Foi precisamente a questão das instalações da ESEC que marcou as intervenções de Ricardo Rodrigues e Cândida Malça (uma preocupação que não é nova), com o novo presidente da ESEC para o quadriénio 2026-2030 a auspiciar «melhores condições de desenvolvimento profissional» para docentes e alunos, nomeadamente «melhores infraestruturas e equipamentos».
“Garantir a prática de um ensino em instalações dignas e fechar definitivamente aqueles barracões”
Neste ponto, a presidente do IPC defendeu ser «imperativo recuperar a dignidade» do edifício principal da Escola, com o estado da cantina e do bar, por exemplo, «a não orgulharem ninguém», bem como o «estado degradante a que chegaram alguns destes edifícios e a sua envolvente». É um «objetivo estruturante que exige a capacidade de captar financiamento, seja ele governamental ou proveniente de outras fontes, e que será determinante para assegurar melhores condições de trabalho e de aprendizagem para todos».
No que diz respeito ao Polo 2 da ESEC (a funcionar nas instalações do antigo ISCAC, na zona da Cumeada) Cândida Malça deixou a garantia de já terem sido encontradas alternativas. «Em setembro próximo, se for essa a vontade da comunidade da ESEC, será possível garantir a prática de um ensino em instalações dignas e fechar definitivamente aqueles barracões».
Presidente e vice-presidente assumem compromisso da Escola em oferecer tempo aos docentes e estudantes
Antes, na sua intervenção, Ricardo Rodrigues deixou a garantia de que no atual mandato serão avaliadas, «em processo transparente, soluções para o Polo 2, afetando eventuais recursos disponíveis à melhoria do Polo principal», dando continuidade à luta «por instalações que respondam às necessidades pedagógicas, científicas e comunitárias».
Este é, de facto, um dos muitos «desafios exigentes» com que se depara a nova presidência da ESEC - implicando «coragem, estratégia» -, e que só serão «concretizáveis se contarem com a mobilização de toda a comunidade académica». E foi esse «sentido de responsabilidade, humildade e confiança absoluta na força» de todos que têm nesta Escola a sua «casa fora de casa» que Ricardo Rodrigues vincou na sua intervenção.
Reconhecendo que há «problemas estruturais que não se resolvem da noite para o dia», defendeu que «para afirmar a ESEC no futuro» é preciso «muito mais do que equilíbrio financeiro» e melhores infraestruturas. «Precisamos de produzir mais cientificamente.
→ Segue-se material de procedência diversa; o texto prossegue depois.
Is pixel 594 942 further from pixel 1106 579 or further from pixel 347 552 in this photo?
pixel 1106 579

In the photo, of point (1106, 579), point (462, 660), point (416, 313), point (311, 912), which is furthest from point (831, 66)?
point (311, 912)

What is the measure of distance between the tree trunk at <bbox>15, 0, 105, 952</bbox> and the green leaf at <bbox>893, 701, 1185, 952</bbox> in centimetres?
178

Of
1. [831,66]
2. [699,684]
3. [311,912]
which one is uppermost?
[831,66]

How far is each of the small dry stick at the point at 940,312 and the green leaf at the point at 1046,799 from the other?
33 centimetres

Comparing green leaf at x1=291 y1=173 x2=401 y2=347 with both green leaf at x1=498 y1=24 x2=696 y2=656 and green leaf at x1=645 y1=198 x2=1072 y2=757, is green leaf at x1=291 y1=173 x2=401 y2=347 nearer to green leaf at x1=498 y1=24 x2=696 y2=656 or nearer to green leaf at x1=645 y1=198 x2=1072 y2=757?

Precisamos de participar em mais projetos relevantes. Precisamos de envolver toda a nossa comunidade académica nesses esforços comuns. Só assim construiremos uma Escola com maior relevância, impacto e capacidade de atrair recursos e talento».
Posto isto, no domínio da investigação, o presidente e vice--presidentes (Carla Patrão e Ricardo Gomes, que também ontem foram empossados), assumem o compromisso da Escola em oferecer tempo aos docentes e estudantes.